ほとんど好走できていないのは、△→▲の乗り替わり。

前走が1番人気だった馬は、好走確率も高い上に、単勝回収率は100%オーバー。

減量騎手は、1番人気で狙いたい。

ダートの逃げ先行が好走パターンで狙い目。

ただ、逃げた馬の4割ほどが、前走では中団~後方だった。

前走で先行した馬が、今回も先行できるわけではない。

逆に前走では中団~後方だった馬が先行できるケースも多い。

6歳牝馬の狙い方

1勝クラスなどの自己条件レースでは割引した方がいい。ただし、オープン戦からのグレードでは見劣ることはないようだ。

前走4~5着馬の複勝率が高いことも効率の良い狙い方として覚えておきたい。

本命度の高いコース

芝コースでは中距離以上のほうが堅い傾向がある。

中央4場(東京・中山・阪神・京都)の芝2000mコースは堅い決着になりやすい。

小倉・福島の芝2600mは1番人気が強い本命度の高いコースと言える。

もっとも本命度が高いダートコースは東京ダート1600m。

京都ダート1900mは、本命度が高いわりに1番人気が振るわず、2番人気がそれ以上に強い。

波乱度の高いコース

単勝回収率からもっとも荒れるコースと判断できるのは新潟芝1400mだった。

また阪神、東京、京都内回りと4つの芝1400mが荒れるコースの上位10位に入っている。

函館と札幌の芝2600mは、1番人気が勝つことの多いコースだが、1番人気が敗れたときに2、3番人気が繰り上がるのではなく、もっと人気のない馬が勝つことが多いため波乱度が高い。

ダートレースでは福島1700mが荒れる傾向が強い。コースの特性上、中盤ペースが落ちやすく格下でも上がり3ハロンに強みがあると激走するパターンがある。

インコースの芝が荒れている時の狙い

もし、内側の芝が荒れ、外を回す方が有利になったら出遅れる馬に注目してみて欲しい。

この時、スタートのいい馬は内側の悪い芝を走らされるリスクがあるため割引となる。

競走馬は内へと進路を取ることを体で覚えているため、上手く競馬する馬が返って不利になるというわけだ。

最近では、荒れた芝は少ないものの、変則開催や雨などで外回しが有利になってきたら意識しておきたい。

休み明けの考え方

昔は不利なケースが多かったが、今は外厩があるため、特に社台グループ系列なら気にする必要はない。
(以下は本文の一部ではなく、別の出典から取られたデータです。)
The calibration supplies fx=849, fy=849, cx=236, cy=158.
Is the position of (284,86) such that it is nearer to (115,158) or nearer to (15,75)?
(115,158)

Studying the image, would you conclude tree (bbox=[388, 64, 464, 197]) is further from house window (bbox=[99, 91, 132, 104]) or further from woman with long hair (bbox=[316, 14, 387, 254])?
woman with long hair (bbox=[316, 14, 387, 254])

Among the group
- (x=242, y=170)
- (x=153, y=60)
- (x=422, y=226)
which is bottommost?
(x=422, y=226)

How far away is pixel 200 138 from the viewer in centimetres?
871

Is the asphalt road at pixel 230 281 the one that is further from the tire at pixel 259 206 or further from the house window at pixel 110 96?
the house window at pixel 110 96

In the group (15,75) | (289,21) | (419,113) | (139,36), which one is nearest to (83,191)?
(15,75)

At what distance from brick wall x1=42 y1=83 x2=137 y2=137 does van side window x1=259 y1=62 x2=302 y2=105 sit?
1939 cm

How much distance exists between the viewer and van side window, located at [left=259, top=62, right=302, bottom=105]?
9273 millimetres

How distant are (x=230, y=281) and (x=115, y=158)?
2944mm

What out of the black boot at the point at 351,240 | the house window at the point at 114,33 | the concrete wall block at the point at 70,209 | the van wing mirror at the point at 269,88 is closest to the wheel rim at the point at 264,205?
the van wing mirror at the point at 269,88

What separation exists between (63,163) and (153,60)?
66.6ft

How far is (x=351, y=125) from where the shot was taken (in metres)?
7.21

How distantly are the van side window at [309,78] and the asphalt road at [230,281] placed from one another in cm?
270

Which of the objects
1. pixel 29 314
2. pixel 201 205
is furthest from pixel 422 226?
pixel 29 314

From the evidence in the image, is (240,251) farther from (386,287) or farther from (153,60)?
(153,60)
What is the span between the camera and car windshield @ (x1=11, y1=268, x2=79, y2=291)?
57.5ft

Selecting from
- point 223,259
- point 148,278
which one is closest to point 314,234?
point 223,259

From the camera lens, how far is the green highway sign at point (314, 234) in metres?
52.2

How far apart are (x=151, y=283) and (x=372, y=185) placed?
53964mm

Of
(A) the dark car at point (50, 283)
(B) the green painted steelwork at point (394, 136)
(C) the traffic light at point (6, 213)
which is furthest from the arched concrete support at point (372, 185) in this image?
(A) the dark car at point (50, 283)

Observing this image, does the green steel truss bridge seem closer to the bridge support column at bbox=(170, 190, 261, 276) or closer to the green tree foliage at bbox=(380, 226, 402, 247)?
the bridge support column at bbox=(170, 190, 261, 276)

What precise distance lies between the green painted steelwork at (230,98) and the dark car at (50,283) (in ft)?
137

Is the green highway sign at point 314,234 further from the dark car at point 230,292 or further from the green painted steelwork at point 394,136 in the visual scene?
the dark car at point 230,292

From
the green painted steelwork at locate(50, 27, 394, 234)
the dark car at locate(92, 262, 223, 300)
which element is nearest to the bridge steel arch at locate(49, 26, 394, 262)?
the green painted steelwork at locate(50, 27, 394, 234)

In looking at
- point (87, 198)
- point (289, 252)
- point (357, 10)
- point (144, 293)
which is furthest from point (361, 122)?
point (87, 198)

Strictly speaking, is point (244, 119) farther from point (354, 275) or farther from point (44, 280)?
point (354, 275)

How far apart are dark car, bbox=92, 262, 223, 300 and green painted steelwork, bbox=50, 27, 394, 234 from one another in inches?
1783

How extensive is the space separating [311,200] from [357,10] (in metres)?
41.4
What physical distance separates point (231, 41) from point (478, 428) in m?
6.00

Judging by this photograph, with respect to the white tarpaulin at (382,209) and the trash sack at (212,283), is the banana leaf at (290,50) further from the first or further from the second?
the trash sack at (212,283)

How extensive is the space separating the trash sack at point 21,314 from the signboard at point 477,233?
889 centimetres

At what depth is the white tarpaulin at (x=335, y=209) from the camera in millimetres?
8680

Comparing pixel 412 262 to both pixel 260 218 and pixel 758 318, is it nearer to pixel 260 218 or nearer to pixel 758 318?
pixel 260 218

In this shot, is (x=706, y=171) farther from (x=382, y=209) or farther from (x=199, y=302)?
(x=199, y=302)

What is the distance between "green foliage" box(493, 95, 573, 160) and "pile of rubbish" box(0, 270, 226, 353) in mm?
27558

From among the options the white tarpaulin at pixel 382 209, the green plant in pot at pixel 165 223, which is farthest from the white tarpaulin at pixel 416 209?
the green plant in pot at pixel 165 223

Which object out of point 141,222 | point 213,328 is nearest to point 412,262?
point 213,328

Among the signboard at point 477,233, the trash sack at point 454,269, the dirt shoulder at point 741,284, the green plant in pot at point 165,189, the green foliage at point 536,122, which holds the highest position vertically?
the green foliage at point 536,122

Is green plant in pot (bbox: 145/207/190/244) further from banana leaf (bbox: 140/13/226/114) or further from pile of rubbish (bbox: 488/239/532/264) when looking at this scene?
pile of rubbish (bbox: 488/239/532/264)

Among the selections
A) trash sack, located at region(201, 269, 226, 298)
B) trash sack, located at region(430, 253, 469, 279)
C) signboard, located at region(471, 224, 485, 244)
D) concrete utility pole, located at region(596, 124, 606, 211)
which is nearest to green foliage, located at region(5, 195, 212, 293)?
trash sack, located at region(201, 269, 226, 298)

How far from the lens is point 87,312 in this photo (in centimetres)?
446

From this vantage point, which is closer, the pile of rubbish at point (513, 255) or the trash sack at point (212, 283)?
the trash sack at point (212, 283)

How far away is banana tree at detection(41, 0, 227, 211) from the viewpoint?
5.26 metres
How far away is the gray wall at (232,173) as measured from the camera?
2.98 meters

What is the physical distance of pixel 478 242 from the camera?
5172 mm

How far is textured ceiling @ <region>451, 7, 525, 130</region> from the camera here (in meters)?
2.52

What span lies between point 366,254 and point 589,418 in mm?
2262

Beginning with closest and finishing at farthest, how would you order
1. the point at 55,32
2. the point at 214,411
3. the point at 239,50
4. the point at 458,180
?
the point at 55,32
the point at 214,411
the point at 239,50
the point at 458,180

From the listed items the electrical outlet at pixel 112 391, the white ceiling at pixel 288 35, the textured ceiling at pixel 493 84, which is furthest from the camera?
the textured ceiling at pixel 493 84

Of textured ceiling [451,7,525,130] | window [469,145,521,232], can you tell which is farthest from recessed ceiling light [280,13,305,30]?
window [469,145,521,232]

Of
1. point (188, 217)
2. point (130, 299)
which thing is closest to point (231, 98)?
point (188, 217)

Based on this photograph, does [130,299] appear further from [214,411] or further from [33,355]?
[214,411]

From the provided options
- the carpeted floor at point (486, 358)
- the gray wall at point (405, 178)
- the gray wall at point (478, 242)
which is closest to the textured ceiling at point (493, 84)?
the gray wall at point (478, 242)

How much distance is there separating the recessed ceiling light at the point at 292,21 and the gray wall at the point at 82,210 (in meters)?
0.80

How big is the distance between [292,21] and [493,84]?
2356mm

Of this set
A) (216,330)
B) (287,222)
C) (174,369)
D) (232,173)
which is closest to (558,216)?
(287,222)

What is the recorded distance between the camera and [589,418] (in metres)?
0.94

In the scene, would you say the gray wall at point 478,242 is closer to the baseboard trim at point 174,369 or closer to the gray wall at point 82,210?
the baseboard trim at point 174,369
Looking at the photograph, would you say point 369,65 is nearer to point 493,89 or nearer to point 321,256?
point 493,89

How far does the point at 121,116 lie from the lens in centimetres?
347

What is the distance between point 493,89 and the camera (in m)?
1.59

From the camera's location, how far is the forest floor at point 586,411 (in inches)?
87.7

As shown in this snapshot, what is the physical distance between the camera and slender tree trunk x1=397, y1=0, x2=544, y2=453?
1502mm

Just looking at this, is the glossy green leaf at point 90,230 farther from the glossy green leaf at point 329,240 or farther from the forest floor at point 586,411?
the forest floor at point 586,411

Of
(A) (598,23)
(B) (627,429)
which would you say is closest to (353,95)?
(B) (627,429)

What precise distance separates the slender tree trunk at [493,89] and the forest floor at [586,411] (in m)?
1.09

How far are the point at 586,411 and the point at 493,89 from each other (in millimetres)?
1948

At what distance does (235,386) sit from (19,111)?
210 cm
他の零細牧場では、外厩があっても質で差がつくことがあるため、大手ファーム以外は過信しない方がいいだろう。

やはり、冬毛が伸びる冬場は仕上がり不足な個体がでてきやすい。ぞれぞれ馬ごとの冬場の休み明け実績を参考にしたい。

牡馬より牝馬の方が休み明けは走りにくいデータ傾向が見られた。気性的に牡馬より大人しくオフ状態から脱しにくいからだろう。

休み明けで狙えるシーンは、前走で体が細くなっていたり、これから成長を期待する馬など理由がハッキリしている時。

それ以外の時は、オッズにウマ味がある以外で重視する必要性は低いと言える。